Queen and King of pents

So, I’ve always had some problems working with the tarot courts. I’m starting to branch out into using non-traditional decks, but I’m still most familiar with the standard Waite Smith, and the court cards in that deck are… problematic. For me, anyway.

The archetypes in the tarot tend to be focused on finding balance between dichotomies (Moon and Sun, Magician and High Priestess, Empress and Emperor). Here’s what Joan Bunning says in Learning the Tarot, from her description of the fool’s journey: “It is a feature of the material universe that as soon as we name some aspect of experience, we automatically evoke its opposite.”

In the major arcana, these dichotomies are abstract, so while there’s a bit of reductive cringe-factor with cards like the Empress and Emperor, I find it easier to essentially ignore their gendered nature, or to take them with a grain of salt. But the court cards are more down to earth; they’re supposed to represent real people and specific aspects of ourselves. And these cards are the worst offenders when it comes to traditional, restrictive ideas about masculine and feminine traits.

- WHAT YOU WILL DO -
a – In the passage on tarot court cards, which deck does the writer say they are still most familiar with?
b – Write the next part of the passage on tarot court cards, beginning after its final sentence.
The entries placed after the passage on tarot court cards are separate material and are unrelated to it.

- DATA EXCERPTS -

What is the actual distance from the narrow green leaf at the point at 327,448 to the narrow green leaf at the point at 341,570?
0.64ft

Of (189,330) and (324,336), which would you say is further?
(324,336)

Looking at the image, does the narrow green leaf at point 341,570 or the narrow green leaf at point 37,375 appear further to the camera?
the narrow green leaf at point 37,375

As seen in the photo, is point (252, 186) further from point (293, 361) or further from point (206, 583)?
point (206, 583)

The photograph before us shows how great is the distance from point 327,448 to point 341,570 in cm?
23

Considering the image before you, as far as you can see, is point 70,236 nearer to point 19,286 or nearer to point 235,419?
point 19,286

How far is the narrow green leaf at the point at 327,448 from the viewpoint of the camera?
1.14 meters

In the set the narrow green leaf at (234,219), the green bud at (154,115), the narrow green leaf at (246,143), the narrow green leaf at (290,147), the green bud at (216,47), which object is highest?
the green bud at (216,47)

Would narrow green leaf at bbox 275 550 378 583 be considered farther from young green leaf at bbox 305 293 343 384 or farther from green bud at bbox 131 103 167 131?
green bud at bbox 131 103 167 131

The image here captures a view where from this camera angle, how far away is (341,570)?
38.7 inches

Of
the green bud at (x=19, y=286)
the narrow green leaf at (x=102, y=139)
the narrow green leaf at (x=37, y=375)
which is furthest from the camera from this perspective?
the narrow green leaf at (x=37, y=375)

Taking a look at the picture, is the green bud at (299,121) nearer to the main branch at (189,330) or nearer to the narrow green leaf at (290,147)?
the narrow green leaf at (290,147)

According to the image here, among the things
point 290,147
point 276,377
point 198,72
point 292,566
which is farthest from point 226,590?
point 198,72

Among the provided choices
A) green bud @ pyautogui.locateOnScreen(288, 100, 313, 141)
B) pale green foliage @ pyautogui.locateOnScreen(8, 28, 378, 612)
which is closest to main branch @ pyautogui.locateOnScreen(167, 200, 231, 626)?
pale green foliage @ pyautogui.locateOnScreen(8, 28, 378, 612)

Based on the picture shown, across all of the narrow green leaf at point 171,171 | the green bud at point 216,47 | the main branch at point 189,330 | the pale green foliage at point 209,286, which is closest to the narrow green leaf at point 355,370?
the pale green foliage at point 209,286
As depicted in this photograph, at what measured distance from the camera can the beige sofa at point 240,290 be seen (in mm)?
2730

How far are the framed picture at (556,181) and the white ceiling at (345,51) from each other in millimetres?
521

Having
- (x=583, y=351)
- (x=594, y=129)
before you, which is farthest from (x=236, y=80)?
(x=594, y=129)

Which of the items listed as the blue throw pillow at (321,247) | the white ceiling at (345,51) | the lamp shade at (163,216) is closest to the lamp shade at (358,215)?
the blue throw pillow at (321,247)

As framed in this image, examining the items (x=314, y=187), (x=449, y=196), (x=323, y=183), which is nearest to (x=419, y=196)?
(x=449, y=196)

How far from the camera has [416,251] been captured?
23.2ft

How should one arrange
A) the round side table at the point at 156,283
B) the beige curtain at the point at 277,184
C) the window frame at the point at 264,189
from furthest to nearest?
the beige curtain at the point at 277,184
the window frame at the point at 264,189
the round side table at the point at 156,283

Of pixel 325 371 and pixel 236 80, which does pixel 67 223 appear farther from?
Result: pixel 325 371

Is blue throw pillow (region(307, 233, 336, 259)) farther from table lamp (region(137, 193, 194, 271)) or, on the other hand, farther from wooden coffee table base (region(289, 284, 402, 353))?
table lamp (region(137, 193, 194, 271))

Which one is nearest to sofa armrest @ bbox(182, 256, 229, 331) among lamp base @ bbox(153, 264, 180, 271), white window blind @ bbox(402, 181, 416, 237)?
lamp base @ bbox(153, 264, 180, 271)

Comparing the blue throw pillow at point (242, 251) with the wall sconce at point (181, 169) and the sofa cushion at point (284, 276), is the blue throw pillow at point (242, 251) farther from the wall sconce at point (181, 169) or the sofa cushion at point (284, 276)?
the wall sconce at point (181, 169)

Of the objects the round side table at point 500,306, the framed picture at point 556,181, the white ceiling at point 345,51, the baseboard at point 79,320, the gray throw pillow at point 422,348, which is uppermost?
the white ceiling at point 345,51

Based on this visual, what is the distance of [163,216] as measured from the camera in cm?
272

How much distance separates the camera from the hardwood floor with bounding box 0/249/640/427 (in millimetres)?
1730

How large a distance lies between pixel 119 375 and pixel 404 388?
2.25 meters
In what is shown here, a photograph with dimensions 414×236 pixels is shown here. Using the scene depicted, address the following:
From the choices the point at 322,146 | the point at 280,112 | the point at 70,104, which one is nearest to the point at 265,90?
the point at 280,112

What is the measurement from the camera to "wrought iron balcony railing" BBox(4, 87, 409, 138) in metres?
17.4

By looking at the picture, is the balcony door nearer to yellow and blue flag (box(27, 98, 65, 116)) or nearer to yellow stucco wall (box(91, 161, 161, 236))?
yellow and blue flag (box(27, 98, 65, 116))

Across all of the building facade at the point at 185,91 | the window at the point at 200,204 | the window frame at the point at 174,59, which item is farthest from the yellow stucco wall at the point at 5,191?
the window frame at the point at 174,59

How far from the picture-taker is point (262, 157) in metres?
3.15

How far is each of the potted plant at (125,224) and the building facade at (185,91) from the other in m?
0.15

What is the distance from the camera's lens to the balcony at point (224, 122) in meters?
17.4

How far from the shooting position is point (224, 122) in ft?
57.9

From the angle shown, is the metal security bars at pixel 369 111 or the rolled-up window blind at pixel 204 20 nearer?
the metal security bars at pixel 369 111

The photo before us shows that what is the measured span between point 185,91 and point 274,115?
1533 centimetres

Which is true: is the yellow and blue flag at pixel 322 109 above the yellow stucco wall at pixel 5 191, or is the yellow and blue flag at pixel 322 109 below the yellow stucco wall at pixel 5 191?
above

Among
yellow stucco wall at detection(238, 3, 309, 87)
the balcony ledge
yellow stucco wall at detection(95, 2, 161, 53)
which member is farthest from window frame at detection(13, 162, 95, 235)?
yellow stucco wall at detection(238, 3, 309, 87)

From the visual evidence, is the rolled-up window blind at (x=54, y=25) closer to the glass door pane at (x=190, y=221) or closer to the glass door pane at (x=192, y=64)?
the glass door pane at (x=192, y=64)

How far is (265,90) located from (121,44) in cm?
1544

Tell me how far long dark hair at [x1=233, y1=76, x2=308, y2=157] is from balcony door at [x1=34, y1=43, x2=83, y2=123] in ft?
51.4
---
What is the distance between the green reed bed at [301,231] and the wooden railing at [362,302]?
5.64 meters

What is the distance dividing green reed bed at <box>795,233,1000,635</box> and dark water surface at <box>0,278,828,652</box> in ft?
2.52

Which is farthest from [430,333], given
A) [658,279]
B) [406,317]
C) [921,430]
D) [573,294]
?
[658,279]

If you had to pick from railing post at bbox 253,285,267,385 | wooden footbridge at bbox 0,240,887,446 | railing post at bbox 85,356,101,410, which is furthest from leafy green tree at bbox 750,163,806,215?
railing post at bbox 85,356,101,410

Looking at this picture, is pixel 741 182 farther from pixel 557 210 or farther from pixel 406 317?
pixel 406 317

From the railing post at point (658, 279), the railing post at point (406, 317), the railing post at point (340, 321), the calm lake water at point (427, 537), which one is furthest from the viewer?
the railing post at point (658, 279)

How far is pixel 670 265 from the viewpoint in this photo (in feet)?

- SOLVED TASKS -
a – The standard Waite Smith deck.

b –
Men act! Women contemplate things! Even the pages are supposed to be boys, because whoever heard of a lady page? You can’t carry messages in a skirt. Come on, now, that would be silly.

The problem I’ve been having lately, though, is that I’m actually making some headway in reading the court cards… but what’s helping me understand these images better is their gendering, the very thing I dislike about them and disagree with in real life. Yesterday my daily draw was the Queen of Pentacles, and I decided to pull the King as well to look at them side-by-side. I realized that for me, these two most clearly sum up the symbolic differences between the kings and the queens. Queens are inwardly-focused, more “passive;” Kings are outward or “active.”